Gather every line in the rows below that contains the word "seen" and copy each one out in full.
--- Given entries ---
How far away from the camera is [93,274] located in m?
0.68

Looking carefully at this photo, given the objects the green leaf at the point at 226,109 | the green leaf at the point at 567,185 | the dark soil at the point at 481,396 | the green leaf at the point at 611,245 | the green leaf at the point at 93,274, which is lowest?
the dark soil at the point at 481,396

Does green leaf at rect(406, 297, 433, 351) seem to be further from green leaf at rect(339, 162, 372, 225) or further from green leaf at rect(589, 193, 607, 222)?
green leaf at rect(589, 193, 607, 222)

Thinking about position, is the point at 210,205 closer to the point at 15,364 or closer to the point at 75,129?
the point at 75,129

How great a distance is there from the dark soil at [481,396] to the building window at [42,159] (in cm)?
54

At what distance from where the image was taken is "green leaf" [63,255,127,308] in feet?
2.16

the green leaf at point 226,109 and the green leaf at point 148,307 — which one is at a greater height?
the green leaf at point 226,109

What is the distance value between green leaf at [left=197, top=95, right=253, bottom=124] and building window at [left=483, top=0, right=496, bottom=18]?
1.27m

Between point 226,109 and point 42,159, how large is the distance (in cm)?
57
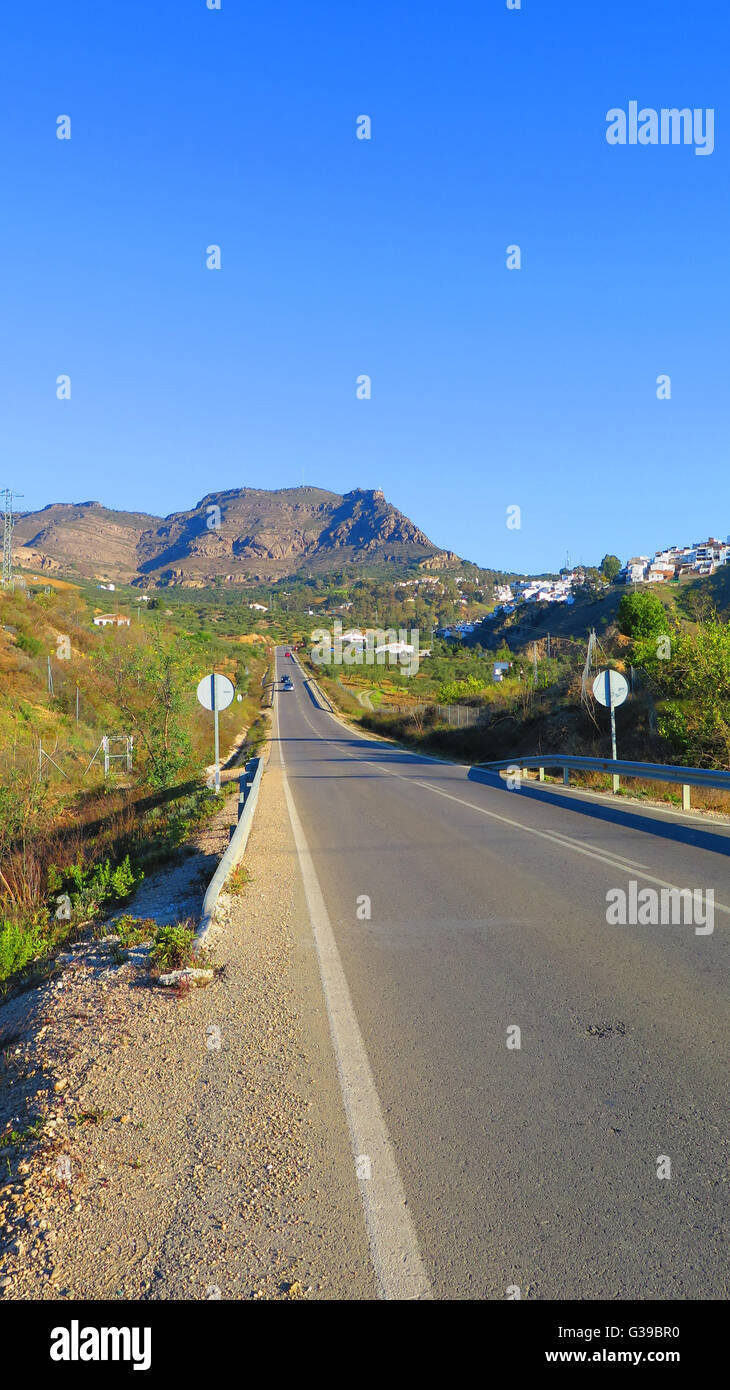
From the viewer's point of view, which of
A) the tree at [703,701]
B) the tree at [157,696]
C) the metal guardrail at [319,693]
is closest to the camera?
the tree at [703,701]

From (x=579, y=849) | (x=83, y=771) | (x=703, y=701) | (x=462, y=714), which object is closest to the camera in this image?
(x=579, y=849)

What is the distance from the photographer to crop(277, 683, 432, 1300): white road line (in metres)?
2.93

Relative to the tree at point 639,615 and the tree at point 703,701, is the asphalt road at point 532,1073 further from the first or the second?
the tree at point 639,615

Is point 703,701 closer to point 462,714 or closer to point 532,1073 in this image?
point 532,1073

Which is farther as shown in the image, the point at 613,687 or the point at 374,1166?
the point at 613,687

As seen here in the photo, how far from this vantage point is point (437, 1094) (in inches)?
170

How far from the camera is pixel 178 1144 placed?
154 inches

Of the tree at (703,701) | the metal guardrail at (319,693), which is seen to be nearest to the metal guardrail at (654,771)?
the tree at (703,701)

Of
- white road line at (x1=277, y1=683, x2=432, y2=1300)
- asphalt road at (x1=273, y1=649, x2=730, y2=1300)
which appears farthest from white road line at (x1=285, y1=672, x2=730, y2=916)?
white road line at (x1=277, y1=683, x2=432, y2=1300)

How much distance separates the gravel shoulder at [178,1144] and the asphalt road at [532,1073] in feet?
0.60

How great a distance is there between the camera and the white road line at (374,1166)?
2.93 metres

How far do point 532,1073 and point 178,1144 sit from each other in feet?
5.85

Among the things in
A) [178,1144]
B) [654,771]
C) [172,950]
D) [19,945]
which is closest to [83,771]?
[654,771]
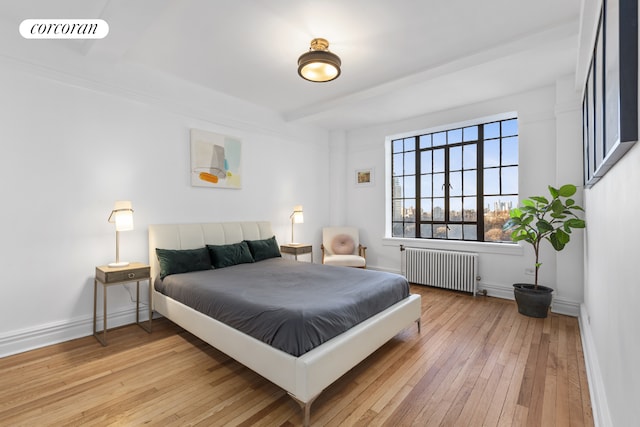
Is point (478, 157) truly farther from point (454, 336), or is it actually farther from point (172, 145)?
point (172, 145)

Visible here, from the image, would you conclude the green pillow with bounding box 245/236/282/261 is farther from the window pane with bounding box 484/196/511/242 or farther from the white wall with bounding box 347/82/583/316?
the window pane with bounding box 484/196/511/242

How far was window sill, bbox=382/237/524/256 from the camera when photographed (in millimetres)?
4162

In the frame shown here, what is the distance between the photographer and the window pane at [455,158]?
4834 mm

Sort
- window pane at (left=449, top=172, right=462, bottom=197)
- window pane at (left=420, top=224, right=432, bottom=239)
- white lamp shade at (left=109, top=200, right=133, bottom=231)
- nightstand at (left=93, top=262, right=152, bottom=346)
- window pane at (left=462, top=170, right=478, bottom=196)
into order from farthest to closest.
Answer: window pane at (left=420, top=224, right=432, bottom=239) → window pane at (left=449, top=172, right=462, bottom=197) → window pane at (left=462, top=170, right=478, bottom=196) → white lamp shade at (left=109, top=200, right=133, bottom=231) → nightstand at (left=93, top=262, right=152, bottom=346)

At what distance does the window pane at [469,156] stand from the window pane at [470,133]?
0.11m

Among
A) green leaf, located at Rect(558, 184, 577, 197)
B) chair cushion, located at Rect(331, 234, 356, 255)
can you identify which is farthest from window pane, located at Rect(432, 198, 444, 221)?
green leaf, located at Rect(558, 184, 577, 197)

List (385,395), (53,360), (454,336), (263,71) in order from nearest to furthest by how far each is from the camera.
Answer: (385,395) < (53,360) < (454,336) < (263,71)

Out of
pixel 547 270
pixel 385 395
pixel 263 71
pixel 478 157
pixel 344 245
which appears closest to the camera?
pixel 385 395

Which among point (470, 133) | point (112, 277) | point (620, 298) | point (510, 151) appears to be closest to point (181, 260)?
point (112, 277)

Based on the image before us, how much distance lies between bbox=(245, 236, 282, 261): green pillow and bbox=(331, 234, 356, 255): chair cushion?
4.47 feet

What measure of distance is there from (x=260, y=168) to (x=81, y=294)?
2738mm

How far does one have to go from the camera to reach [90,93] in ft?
10.1

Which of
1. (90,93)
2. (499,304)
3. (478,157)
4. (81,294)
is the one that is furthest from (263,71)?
(499,304)

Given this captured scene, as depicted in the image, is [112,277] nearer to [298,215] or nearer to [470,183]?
[298,215]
---
» Problem solution:
As seen here in the photo, how far from this vantage point is point (437, 1094) (in inches)?
Of the tree at (703,701) | the metal guardrail at (319,693), which is seen to be nearest to the metal guardrail at (654,771)?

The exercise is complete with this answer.